When these data were introduced in section 1.4, the questions posed were as follows. Do the children split into two identifiable groups? And is it possible to relate the chances of survival to birth weight? We are not, as yet, in a position to answer these questions, but we can see that the birth weights might split into two or even three ‘clumps’. On the other hand, can we be sure that this is no more than a consequence of the way in which the borderlines for the groups were chosen? Suppose, for example, we had decided to make the intervals of width 0.3 kg instead of 0.2 kg. We would have had fewer groups, with Group 1 containing birth weights from 1.0 to 1.3 kg, Group 2 containing birth weights from 1.3 to 1.6 kg, and so on, producing the histogram in Figure 11.
The histogram in Figure 11 looks quite different to that in Figure 10, but then this is not surprising as the whole display has been compressed into fewer bars. The basic shape remains similar, so you might be tempted to conclude that the choice of grouping does not really matter. But suppose we retain groupings of width 0.3 kg and choose a different starting point. Suppose we make Group 1 go from 0.8 to 1.1kg, Group 2 from 1.1 to 1.4kg, and so on. The resulting histogram is shown in Figure 12(a). In Figure 12(b), the groups again have width 0.3kg, but this time the first group starts at 0.9 kg.

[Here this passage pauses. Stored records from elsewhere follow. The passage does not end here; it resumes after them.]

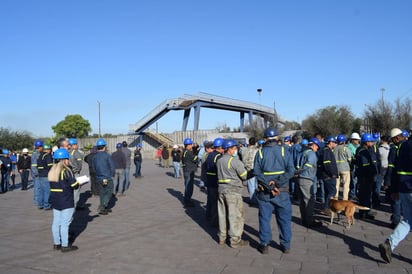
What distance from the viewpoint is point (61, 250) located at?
20.5 feet

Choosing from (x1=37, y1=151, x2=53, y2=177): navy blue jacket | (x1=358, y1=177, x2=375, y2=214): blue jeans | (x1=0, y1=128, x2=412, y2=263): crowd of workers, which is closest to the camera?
(x1=0, y1=128, x2=412, y2=263): crowd of workers

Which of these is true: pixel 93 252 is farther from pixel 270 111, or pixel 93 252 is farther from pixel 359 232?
pixel 270 111

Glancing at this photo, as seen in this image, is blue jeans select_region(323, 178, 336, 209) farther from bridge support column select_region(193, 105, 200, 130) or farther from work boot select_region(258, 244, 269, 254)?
bridge support column select_region(193, 105, 200, 130)

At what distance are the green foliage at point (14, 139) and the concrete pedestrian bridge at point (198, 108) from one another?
2002cm

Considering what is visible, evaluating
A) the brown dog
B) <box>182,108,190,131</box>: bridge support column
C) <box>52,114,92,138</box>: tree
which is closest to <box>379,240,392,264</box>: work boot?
the brown dog

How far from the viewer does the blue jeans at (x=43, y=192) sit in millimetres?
10297

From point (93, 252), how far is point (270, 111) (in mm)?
45359

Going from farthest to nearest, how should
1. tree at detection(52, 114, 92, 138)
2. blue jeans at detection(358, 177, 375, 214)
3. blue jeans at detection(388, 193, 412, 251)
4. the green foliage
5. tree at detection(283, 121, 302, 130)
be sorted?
1. tree at detection(52, 114, 92, 138)
2. the green foliage
3. tree at detection(283, 121, 302, 130)
4. blue jeans at detection(358, 177, 375, 214)
5. blue jeans at detection(388, 193, 412, 251)

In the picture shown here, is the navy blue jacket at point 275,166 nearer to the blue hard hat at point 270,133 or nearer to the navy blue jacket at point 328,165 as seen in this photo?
the blue hard hat at point 270,133

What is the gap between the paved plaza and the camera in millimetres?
5227

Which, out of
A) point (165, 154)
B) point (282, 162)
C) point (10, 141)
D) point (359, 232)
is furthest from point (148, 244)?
point (10, 141)

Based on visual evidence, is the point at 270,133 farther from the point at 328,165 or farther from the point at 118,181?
the point at 118,181

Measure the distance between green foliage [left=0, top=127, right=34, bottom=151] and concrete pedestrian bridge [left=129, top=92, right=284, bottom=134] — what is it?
20020mm

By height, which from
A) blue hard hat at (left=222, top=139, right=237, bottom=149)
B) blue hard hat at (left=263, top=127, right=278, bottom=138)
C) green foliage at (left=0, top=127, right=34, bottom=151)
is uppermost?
green foliage at (left=0, top=127, right=34, bottom=151)
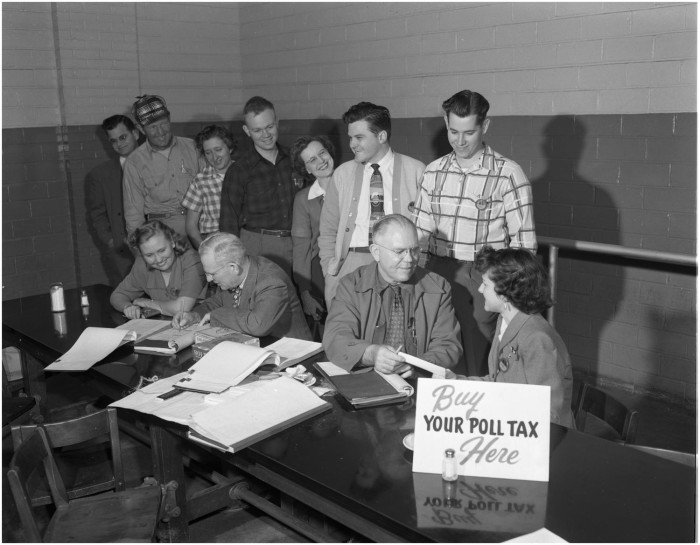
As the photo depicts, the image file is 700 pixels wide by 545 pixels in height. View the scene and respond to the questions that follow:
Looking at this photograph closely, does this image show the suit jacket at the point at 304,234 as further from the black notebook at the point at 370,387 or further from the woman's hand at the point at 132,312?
the black notebook at the point at 370,387

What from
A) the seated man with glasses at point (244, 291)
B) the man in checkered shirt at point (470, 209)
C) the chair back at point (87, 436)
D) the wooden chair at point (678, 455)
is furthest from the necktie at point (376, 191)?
the wooden chair at point (678, 455)

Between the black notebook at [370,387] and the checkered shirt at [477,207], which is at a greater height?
the checkered shirt at [477,207]

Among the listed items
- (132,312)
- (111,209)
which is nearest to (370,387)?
(132,312)

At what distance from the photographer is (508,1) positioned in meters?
4.96

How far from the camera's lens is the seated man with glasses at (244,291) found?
12.1 ft

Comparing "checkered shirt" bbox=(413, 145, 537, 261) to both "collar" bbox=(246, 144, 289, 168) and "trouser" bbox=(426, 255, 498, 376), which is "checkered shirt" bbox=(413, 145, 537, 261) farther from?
"collar" bbox=(246, 144, 289, 168)

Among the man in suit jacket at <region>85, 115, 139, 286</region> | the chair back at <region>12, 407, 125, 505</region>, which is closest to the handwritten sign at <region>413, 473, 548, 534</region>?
the chair back at <region>12, 407, 125, 505</region>

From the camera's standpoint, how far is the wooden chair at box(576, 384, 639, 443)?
2.67 m

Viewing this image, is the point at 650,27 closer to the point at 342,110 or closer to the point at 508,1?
the point at 508,1

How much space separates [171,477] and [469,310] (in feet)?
5.37

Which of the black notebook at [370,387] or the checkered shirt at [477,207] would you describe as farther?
the checkered shirt at [477,207]

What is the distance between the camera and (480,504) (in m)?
2.08

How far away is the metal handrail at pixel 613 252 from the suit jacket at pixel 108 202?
3.16 metres

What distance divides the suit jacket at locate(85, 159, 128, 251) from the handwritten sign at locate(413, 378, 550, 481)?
421 cm
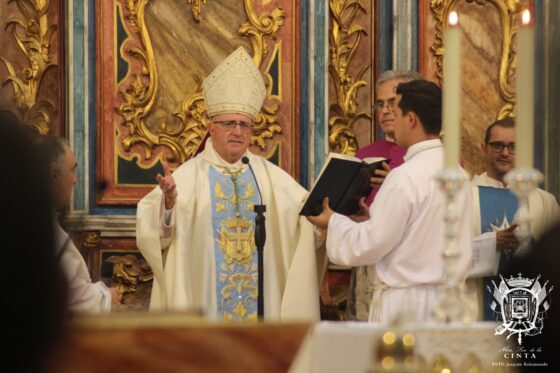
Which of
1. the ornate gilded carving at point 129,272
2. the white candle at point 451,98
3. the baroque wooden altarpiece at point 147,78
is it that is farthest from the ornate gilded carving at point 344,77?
the white candle at point 451,98

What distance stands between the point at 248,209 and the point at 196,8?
1.54 metres

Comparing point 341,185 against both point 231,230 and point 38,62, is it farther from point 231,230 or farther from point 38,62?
point 38,62

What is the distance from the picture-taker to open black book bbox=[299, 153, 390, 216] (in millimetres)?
5734

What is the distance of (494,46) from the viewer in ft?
25.2

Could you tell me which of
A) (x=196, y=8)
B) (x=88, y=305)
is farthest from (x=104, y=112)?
(x=88, y=305)

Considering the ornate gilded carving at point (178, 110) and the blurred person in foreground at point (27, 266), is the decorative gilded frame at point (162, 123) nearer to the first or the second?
the ornate gilded carving at point (178, 110)

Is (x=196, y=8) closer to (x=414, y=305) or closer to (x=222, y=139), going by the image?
(x=222, y=139)

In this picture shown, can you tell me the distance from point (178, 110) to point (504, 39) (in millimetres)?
2253

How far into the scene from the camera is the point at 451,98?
3.04 m

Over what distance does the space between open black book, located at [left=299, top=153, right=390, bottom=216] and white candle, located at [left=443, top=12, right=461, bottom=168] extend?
2657mm

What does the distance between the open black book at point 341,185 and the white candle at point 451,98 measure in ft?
8.72

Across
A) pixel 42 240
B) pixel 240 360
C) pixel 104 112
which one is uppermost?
pixel 104 112

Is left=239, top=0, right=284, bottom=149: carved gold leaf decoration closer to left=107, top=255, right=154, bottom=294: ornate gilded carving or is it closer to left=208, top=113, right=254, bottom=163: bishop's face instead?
left=208, top=113, right=254, bottom=163: bishop's face

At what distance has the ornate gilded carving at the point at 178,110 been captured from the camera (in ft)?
23.9
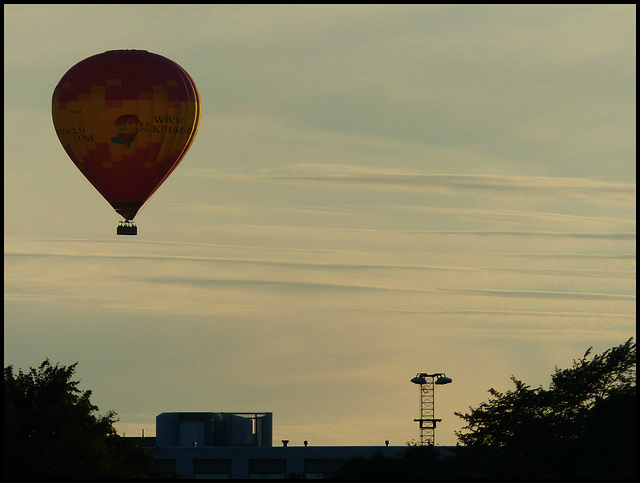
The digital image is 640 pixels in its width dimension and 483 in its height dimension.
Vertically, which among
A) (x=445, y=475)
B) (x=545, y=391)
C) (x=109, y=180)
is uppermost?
(x=109, y=180)

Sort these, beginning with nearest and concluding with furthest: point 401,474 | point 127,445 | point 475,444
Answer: point 401,474
point 127,445
point 475,444

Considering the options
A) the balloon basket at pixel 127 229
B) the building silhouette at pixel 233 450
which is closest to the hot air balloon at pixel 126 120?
the balloon basket at pixel 127 229

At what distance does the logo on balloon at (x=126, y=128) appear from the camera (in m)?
106

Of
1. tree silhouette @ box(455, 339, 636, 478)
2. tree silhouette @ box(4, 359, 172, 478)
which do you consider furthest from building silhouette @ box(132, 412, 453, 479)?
tree silhouette @ box(4, 359, 172, 478)

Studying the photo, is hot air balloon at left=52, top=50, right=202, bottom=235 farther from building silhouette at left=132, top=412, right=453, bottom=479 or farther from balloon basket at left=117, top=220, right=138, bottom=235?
building silhouette at left=132, top=412, right=453, bottom=479

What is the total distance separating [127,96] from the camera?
347ft

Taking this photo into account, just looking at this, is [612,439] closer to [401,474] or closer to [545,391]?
[401,474]

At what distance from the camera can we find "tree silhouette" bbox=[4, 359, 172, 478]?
80.6 metres

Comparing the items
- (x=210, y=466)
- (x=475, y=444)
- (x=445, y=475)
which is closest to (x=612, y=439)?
(x=445, y=475)

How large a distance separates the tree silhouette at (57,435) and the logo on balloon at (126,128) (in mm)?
21875

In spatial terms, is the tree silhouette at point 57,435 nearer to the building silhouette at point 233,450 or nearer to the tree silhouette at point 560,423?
the tree silhouette at point 560,423

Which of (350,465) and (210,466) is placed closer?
(350,465)

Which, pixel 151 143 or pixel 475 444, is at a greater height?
pixel 151 143

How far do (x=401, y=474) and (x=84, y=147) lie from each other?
137ft
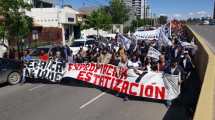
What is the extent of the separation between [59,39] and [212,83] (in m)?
36.0

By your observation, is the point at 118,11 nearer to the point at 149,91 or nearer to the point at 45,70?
the point at 45,70

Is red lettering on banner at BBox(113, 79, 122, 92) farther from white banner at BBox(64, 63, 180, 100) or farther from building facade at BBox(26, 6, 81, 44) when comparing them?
building facade at BBox(26, 6, 81, 44)

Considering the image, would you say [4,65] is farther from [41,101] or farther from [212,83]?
[212,83]

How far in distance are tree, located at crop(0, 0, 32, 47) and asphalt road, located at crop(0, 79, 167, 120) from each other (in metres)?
7.43

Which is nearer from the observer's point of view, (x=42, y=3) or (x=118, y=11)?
(x=42, y=3)

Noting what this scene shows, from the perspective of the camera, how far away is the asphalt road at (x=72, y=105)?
372 inches

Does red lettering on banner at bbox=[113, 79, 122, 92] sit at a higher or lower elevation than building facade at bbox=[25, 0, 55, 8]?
lower

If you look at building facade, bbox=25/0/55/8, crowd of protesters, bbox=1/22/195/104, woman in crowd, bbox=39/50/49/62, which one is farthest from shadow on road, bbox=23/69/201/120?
building facade, bbox=25/0/55/8

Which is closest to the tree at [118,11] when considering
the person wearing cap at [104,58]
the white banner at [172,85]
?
the person wearing cap at [104,58]

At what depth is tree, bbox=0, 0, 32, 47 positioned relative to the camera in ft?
64.6

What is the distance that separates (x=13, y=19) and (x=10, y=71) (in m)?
6.16

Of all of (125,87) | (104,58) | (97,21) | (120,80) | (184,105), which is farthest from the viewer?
(97,21)

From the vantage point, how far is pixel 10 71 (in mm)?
15117

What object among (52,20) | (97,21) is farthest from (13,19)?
(97,21)
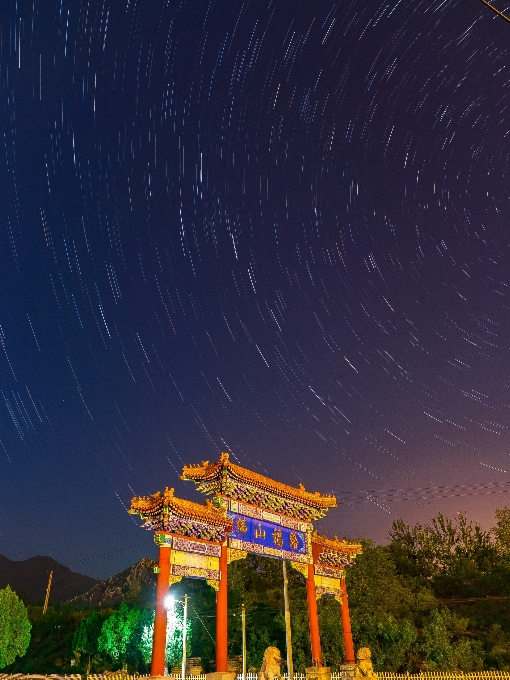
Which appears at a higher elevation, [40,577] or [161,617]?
[40,577]

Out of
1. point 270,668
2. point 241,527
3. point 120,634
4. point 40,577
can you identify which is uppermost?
point 40,577

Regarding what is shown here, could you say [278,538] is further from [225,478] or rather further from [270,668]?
[270,668]

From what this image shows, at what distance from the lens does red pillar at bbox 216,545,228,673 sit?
19.2 meters

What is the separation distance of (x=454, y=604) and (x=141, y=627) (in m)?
19.9

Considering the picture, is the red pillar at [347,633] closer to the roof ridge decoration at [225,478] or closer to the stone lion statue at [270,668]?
the roof ridge decoration at [225,478]

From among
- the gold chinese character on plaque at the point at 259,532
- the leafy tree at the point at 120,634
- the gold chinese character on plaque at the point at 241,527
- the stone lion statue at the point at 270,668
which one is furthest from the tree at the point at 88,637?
the stone lion statue at the point at 270,668

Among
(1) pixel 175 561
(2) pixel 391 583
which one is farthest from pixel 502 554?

Activity 5: Comparing histograms
What information do the histograms in Figures 10, 11 and 12 give about the possibility that the children are split into two (or more) identifiable groups on the basis of birth weight?
You might have felt that only Figures 10 and 12(b) give a really clear indication that the data are split into two ‘clumps’. Figures 10, 11 and 12(a) all give, to varying degrees, the impression that there is perhaps an identifiable group of babies with particularly low birth weights.
What you have seen in Figures 10 to 12 is a series of visual displays of a data set which warn you against trying to reach firm conclusions from histograms. It is important to realise that histograms often produce only a vague impression of the data – nothing more. One of the problems here is that we have only 50 data values, which is not really enough for a clear pattern to be evident. However, the histograms all convey one very important message: the data do not appear in a single, concentrated clump. Clearly it is a good idea to look at the way frequencies of data, such as the birth weights, are distributed and, given that a statistical computer package will quickly produce a histogram for you, comparatively little effort is required. This makes the histogram a valuable analytic tool and, in spite of some disadvantages, you will find that you use it a great deal.
It is, of course, quite feasible to produce grouped frequency tables and draw histograms by hand. However, the process can be very long-winded, and in practice statisticians almost always use a computer to produce them.